Homélie du Père Gilbert Adam
"Vous avez appris qu’il a été dit : Œil pour œil, et dent pour dent. Eh bien ! moi, je vous dis de ne pas riposter au méchant ; mais si quelqu’un te gifle sur la joue droite, tends-lui encore l’autre."
Et si quelqu’un veut te poursuivre en justice et prendre ta tunique, laisse-lui encore ton manteau. Et si quelqu’un te réquisitionne pour faire mille pas, fais-en deux mille avec lui. Aimez vos ennemis afin de devenir fils de votre Père ! Jésus nous propose une nouvelle manière de voir qui nous rapproche de notre Père qui est dans les cieux. « Ce que je vous dis, » trouve une signification importante. C’est dans la filiation avec notre Père que tout ce que nous vivons prend son sens. Jésus peut dire « je vous dis, » car il vit et il est cette filiation véritable. Son œuvre de salut veut nous donner d’entrer dans cette filiation. Le secret de l’Evangile de Jésus est de nous faire accéder à notre propre filiation. A la suite de Jésus, nous sommes appelé à faire comme lui, à mettre en pratique cette reconnaissance du Père dans sa générosité. Ce n’est pas facile pour nous, "pécheurs," de ne pas riposter au méchant car nous sommes gouvernés par notre égoïsme et notre désir de dominer. Comment remédier au mal profond qui mine l’humanité ? C’est la Passion de Jésus et sa Résurrection qui nous ouvrira le nouvel Amour dont notre cœur a tant besoin. Jésus veut nous apprendre que la loi d’amour doit triompher sur la loi de réciprocité du mal.
"À qui te demande, donne ; à qui veut t’emprunter, ne tourne pas le dos ! Vous avez appris qu’il a été dit : Tu aimeras ton prochain et tu haïras ton ennemi. Eh bien ! moi, je vous dis : Aimez vos ennemis, et priez pour ceux qui vous persécutent, afin d’être vraiment les fils de votre Père qui est aux cieux ; car il fait lever son soleil sur les méchants et sur les bons, il fait tomber la pluie sur les justes et sur les injustes. Quelqu’un te requiert-il pour une course d’un mille, fais-en deux avec lui. Pour « devenir enfants de notre Père » qui est aux cieux, il nous faut reconnaître la bienveillance de Dieu. Par un choix libre, désirer entrer dans cette bienveillance ! Nous ne savons pas y arriver sans l’aide de Jésus. « Sans moi, dit-il, vous ne pouvez rien faire ! » Pour faire cela, il nous faut nous aimer comme il nous aime. Il nous donnera son Esprit Saint. Jésus souhaite cultiver en nous la fraternité et l’amour. Ainsi germera la liberté spirituelle qui nous permet de nous affranchir du cycle infernal du mal. Nous comprenons que l’amour nous enjoint à aspirer au respect de nous-même et de notre prochain.

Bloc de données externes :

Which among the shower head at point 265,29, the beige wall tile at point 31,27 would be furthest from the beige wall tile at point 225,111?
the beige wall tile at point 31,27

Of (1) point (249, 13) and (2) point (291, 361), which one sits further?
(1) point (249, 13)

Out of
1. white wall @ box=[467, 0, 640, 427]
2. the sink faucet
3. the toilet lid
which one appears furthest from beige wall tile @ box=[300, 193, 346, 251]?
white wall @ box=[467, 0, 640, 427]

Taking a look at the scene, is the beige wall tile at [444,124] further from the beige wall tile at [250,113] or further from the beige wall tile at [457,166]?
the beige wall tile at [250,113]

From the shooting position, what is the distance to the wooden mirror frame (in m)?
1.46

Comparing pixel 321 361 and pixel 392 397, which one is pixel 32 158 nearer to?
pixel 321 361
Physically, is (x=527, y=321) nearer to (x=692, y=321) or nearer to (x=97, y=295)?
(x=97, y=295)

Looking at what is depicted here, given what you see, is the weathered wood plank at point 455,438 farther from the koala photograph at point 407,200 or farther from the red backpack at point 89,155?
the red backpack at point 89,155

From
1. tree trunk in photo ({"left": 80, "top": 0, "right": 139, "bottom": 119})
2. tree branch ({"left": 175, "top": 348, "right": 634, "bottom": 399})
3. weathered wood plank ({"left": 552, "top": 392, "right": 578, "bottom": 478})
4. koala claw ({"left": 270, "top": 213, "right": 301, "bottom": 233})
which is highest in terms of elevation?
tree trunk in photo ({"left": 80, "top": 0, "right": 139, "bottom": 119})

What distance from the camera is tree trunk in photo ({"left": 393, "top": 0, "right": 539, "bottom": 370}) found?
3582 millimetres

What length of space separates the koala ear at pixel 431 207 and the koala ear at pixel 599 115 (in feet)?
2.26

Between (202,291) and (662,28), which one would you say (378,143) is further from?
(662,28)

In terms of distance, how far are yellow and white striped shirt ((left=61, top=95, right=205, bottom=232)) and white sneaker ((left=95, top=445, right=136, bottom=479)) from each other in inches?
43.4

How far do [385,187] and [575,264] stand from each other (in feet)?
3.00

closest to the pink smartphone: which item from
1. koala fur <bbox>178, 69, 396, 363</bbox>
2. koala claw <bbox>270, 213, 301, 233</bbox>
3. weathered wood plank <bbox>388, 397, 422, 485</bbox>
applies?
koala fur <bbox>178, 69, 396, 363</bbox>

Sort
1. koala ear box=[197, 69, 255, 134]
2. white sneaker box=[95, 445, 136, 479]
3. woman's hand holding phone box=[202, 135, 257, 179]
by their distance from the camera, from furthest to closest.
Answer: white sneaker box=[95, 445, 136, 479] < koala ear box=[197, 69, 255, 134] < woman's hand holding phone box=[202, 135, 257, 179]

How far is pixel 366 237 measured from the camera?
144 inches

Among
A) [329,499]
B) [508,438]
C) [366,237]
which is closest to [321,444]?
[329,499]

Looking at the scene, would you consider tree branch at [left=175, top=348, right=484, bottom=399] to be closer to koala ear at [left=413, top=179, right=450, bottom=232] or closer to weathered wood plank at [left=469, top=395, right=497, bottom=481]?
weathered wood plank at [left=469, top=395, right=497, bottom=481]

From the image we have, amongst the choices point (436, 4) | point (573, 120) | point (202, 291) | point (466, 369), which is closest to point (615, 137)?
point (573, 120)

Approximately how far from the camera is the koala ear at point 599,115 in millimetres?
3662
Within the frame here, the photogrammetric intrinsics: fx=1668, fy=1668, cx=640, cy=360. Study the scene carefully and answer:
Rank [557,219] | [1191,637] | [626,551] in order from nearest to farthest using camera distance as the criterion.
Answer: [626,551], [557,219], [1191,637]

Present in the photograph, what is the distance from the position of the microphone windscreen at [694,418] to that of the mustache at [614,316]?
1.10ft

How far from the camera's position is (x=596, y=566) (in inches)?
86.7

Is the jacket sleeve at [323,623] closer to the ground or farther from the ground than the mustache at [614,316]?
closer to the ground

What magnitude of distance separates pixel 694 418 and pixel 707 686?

"En effet, si vous aimez ceux qui vous aiment, quelle récompense méritez-vous ? Les publicains eux-mêmes n’en font-ils pas autant ?" Et si vous ne saluez que vos frères, que faites-vous d’extraordinaire ? Les païens eux-mêmes n’en font-ils pas autant ? Vous donc, vous serez parfaits comme votre Père céleste est parfait. Nous entrons dans la contemplation de la générosité de notre Père. L’étendue de sa générosité veut s’etendre à notre propre vie. La recevoir, c’est nous donner à lui pour lui permettre de grandir en nous. Une porte s’ouvre pour nous dans le ciel, elle nous donne de pouvoir vivre en vérité ce que nous sommes, l’enfant bien-aimé du Père. La Parole de Dieu est vivante et vivifiante, elle accomplit en nous ce qu’elle énonce ! Qu’elle se réalise dans notre vie selon otre désir. Nous lui donnons notre consentement et nous nous prêtons à l’œuvre de salut opéré en Jésus. L’amour et le respect s’établissent dans notre cœur en allant bien au-delà des notions de bien et de mal moral. La haine et le mépris sont transfigurés dans la filiation avec le Seigneur Jésus. Nous contemplons la splendeur de notre Père afin qu’elle imprègne notre cœur.